### Problem description:
Lines to restate from the data below: from the one containing "common name: weasel" to the one containing "category: wildebeestblue", both included. Give them again exactly, and only them.

### Material provided:
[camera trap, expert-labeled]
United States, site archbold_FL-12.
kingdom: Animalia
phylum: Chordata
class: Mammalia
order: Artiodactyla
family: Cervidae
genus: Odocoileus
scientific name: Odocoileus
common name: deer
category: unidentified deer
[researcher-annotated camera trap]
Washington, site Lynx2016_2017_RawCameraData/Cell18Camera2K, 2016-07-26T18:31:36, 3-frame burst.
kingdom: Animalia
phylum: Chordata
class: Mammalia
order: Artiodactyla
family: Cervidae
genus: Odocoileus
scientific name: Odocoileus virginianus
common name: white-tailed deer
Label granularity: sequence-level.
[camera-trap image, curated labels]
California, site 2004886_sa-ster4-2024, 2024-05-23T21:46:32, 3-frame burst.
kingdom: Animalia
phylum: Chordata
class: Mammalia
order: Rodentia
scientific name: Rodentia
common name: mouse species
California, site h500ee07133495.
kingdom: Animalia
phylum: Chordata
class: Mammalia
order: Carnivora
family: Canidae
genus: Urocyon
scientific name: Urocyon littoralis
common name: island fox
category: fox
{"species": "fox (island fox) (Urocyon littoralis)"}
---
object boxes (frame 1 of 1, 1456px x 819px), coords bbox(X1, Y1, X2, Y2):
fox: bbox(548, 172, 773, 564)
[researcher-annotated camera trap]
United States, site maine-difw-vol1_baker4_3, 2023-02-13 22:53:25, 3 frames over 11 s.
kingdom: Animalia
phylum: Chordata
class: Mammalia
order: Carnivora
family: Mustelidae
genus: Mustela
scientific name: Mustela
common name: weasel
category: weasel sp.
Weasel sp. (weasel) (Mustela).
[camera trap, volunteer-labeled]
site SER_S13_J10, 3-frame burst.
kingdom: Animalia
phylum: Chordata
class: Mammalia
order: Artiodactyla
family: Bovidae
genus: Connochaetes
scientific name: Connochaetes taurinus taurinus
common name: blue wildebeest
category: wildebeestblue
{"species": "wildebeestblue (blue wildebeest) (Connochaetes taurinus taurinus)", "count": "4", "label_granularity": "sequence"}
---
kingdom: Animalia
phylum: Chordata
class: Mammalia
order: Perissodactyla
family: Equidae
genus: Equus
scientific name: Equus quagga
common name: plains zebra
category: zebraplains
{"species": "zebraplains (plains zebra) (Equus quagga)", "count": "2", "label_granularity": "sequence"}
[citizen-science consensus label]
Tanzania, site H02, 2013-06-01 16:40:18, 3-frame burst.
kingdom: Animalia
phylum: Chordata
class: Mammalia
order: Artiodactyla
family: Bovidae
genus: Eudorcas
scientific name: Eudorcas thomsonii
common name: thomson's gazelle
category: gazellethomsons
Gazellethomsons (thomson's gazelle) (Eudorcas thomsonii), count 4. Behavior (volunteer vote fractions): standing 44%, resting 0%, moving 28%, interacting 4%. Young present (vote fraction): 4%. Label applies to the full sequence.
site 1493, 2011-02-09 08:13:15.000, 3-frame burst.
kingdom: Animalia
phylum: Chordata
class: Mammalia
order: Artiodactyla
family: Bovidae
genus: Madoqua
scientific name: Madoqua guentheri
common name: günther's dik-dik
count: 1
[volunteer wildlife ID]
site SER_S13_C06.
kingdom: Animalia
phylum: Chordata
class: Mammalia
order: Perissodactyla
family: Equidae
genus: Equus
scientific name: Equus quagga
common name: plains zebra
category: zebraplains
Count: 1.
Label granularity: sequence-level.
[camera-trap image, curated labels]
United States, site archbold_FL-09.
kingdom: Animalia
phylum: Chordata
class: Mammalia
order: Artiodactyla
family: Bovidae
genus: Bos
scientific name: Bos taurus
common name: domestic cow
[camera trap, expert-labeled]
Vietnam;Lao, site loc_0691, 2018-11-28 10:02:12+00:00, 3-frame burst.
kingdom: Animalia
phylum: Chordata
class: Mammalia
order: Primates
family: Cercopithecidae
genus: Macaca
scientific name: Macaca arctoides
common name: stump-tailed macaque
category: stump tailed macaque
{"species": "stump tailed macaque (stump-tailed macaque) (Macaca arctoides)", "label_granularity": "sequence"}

### Result:
common name: weasel
category: weasel sp.
Weasel sp. (weasel) (Mustela).
[camera trap, volunteer-labeled]
site SER_S13_J10, 3-frame burst.
kingdom: Animalia
phylum: Chordata
class: Mammalia
order: Artiodactyla
family: Bovidae
genus: Connochaetes
scientific name: Connochaetes taurinus taurinus
common name: blue wildebeest
category: wildebeestblue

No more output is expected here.